La Cellule Infrastructures, à travers le Projet d’appui à la connectivité et au transport (PACT), a organisé, ce jeudi 12 février 2026, un atelier consacré à l’amélioration de la gouvernance dans le secteur des télécommunications et du numérique.
Dans son mot d’ouverture, le coordonnateur de la Cellule Infrastructures, Billy Tshibambe, s’est voulu rassembleur.
« Cet atelier vise à trouver un consensus entre la partie gouvernementale et le secteur privé autour des projets d’arrêtés relatifs au partage des infrastructures de télécommunications et à l’itinérance nationale, ainsi qu’à la revue et à la validation des rapports partiels sur l’étude de la fiscalité des télécommunications et du numérique », a-t-il expliqué.
Selon lui, ce projet-programme repose sur une connectivité accrue physique et numérique jugée essentielle pour stimuler le développement socio-économique de la RDC, tout en contribuant à la stabilisation et à la prévention des conflits.
« Le projet finance des infrastructures routières, notamment des fourreaux pour câbles en fibre optique, des assistances techniques pour améliorer la gouvernance des secteurs du transport et des télécommunications, ainsi que la modernisation des infrastructures aéroportuaires de Goma », a-t-il ajouté.
S’agissant des bénéficiaires, Billy Tshibambe a précisé que le secteur des télécommunications profite de deux sous-composantes du PACT, représentant 11 millions de dollars sur un budget global de 500 millions de dollars pour la première phase.
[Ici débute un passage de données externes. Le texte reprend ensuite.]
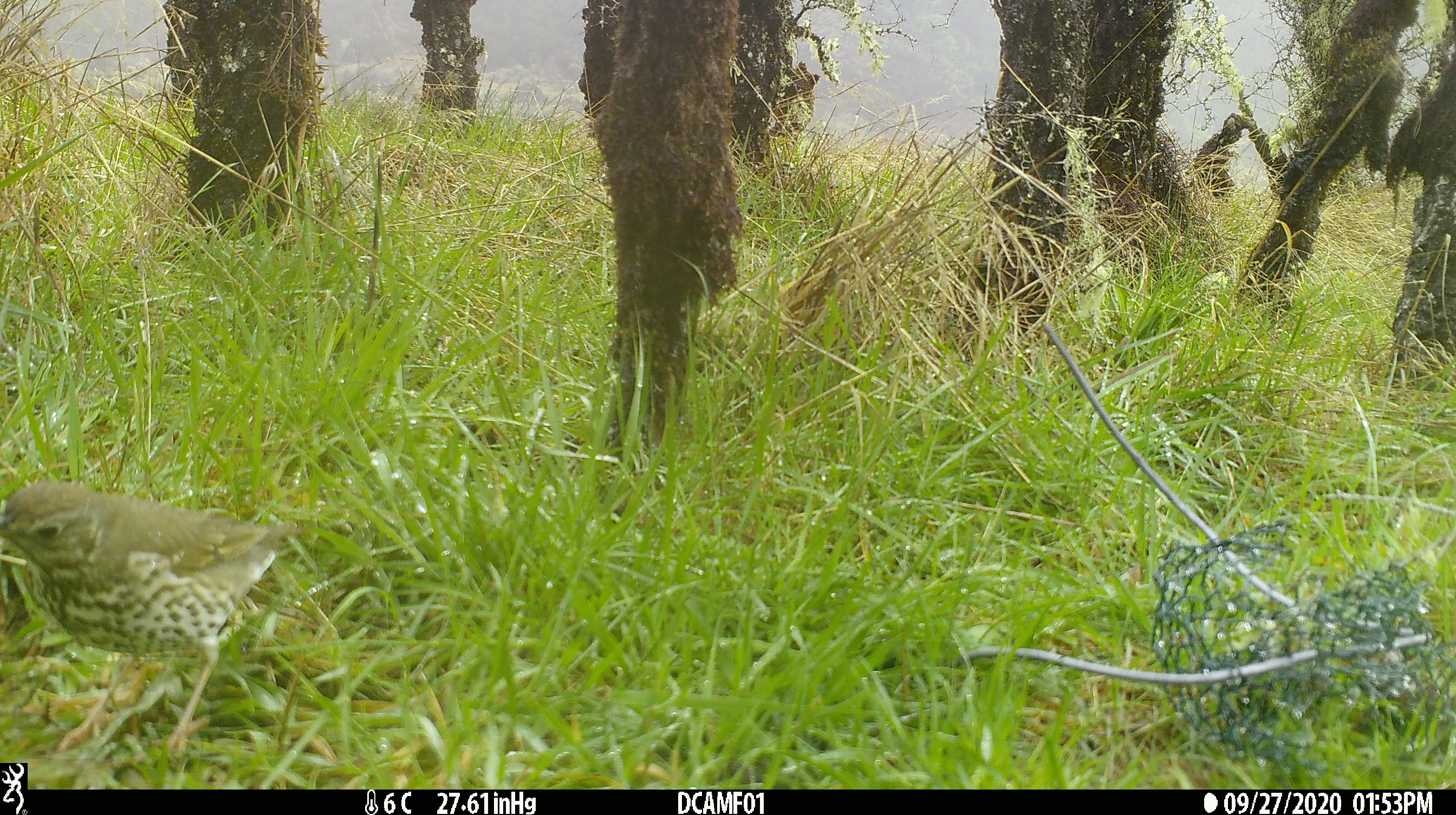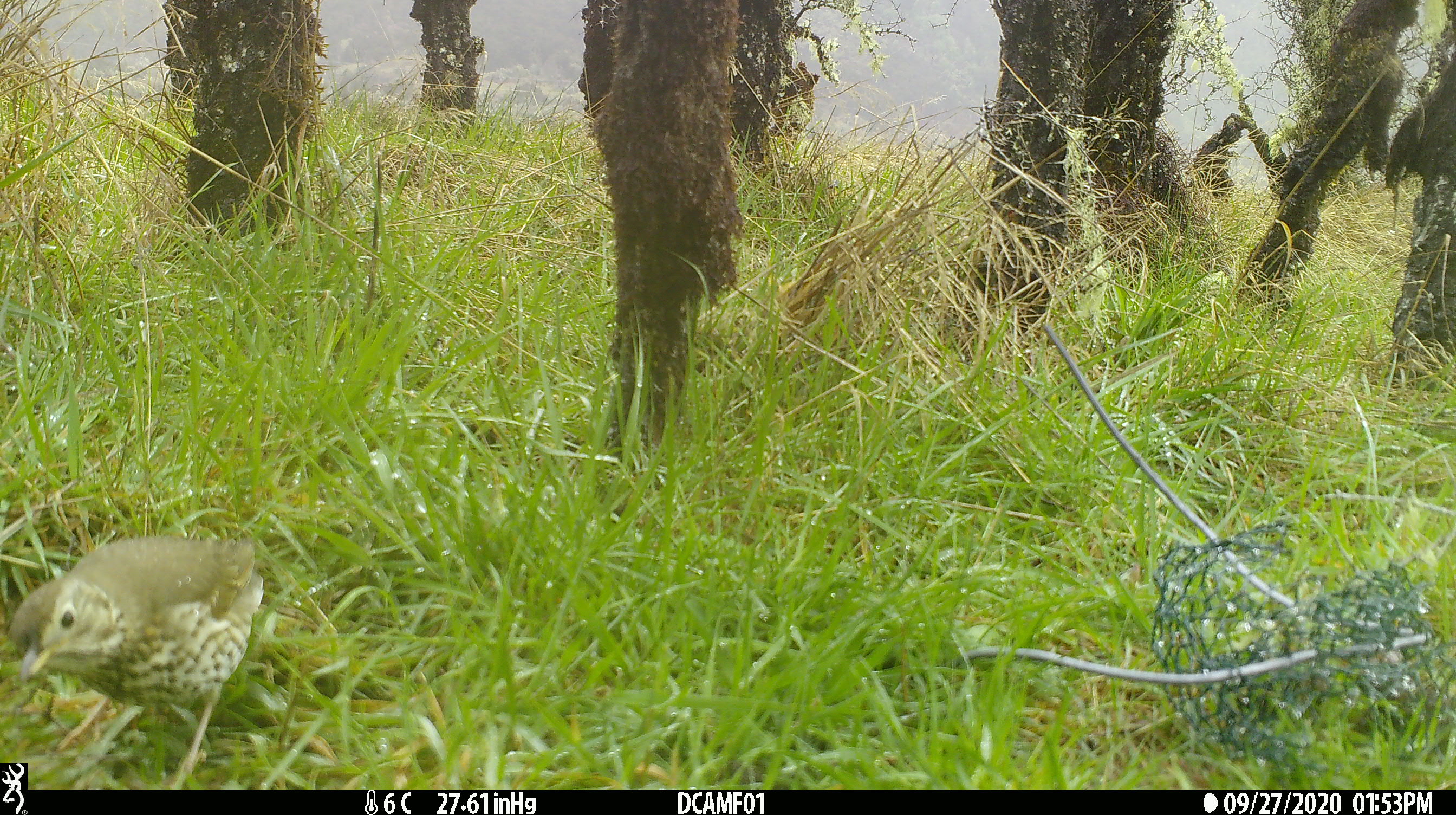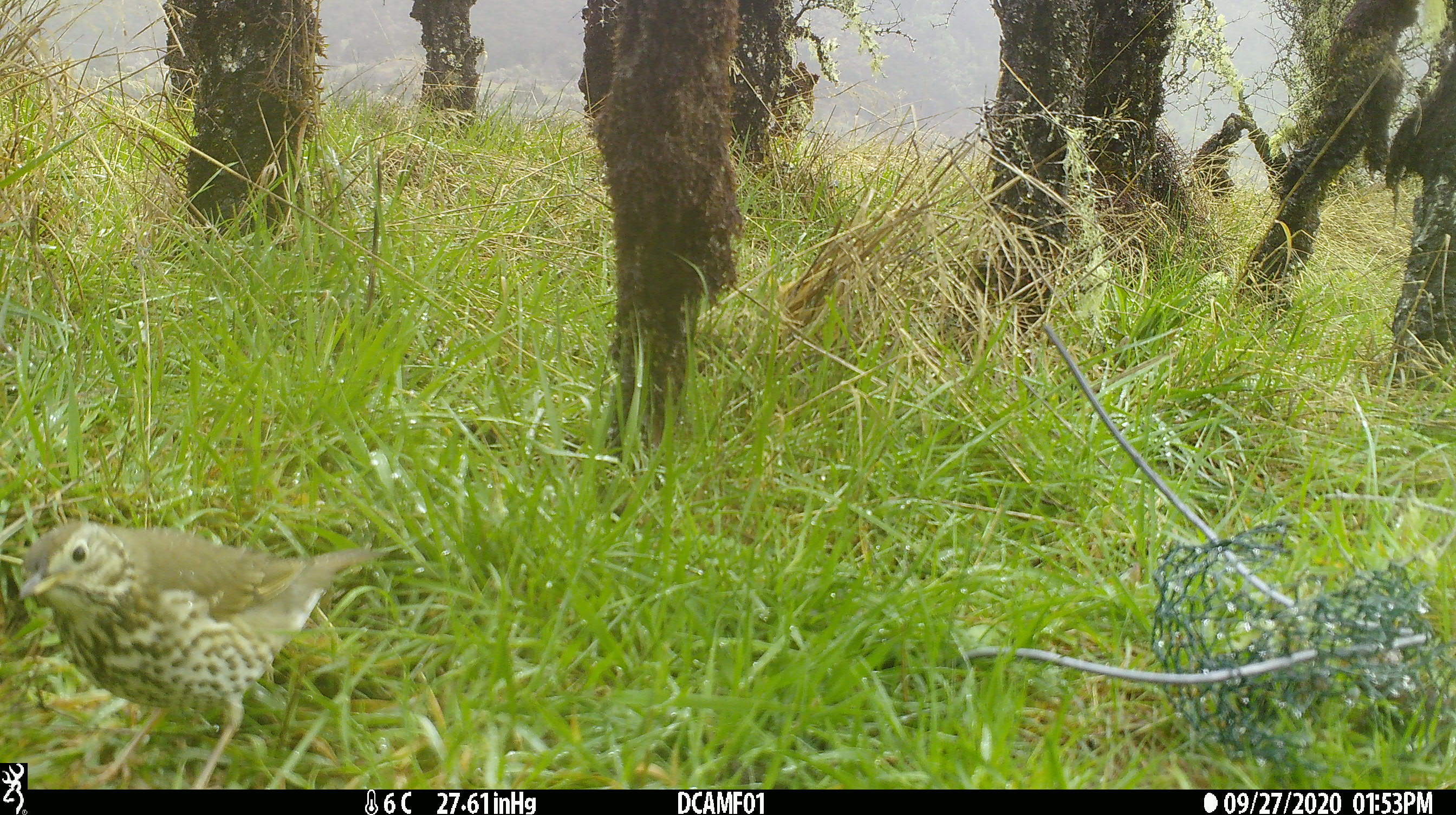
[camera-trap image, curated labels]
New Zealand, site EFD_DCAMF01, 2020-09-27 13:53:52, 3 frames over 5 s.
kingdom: Animalia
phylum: Chordata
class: Aves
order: Passeriformes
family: Turdidae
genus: Turdus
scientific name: Turdus philomelos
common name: song thrush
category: thrush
Celles-ci portent sur l’assistance technique à la gouvernance (études, ateliers, audits et formations au profit des ministères des Postes, Télécommunications et Numérique, de la SCPT, de l’ARPTC, du FDSU et de la SOCOF) ainsi que sur l’activation de l’infrastructure numérique, notamment le déploiement de la fibre optique le long des axes routiers.
Dans ce cadre, plusieurs activités sont en cours :
- l’étude des modalités d’interconnexion, d’accès, de partage des infrastructures et d’itinérance nationale ;
l’étude sur la fiscalité du secteur ; - l’élaboration d’une stratégie d’accès aux services universels ;
- la mise en place d’une plateforme de dialogue public-privé ;
- l’élaboration de normes techniques pour la pose de la fibre optique.
Cette première session d’experts adoptera une méthodologie participative afin d’examiner les projets d’arrêtés, notamment ceux relatifs à l’itinérance nationale, au partage d’infrastructures, à l’interconnexion et à l’accès. Un comité de rédaction, composé de représentants de l’ARPTC, des opérateurs et des towercos, recueillera les amendements et présentera le rapport final.
Il sied de préciser que l’organisation de cet atelier bénéficie de l’appui financier du PACT, financé par l’Association internationale de développement (IDA), membre du Groupe de la Banque mondiale.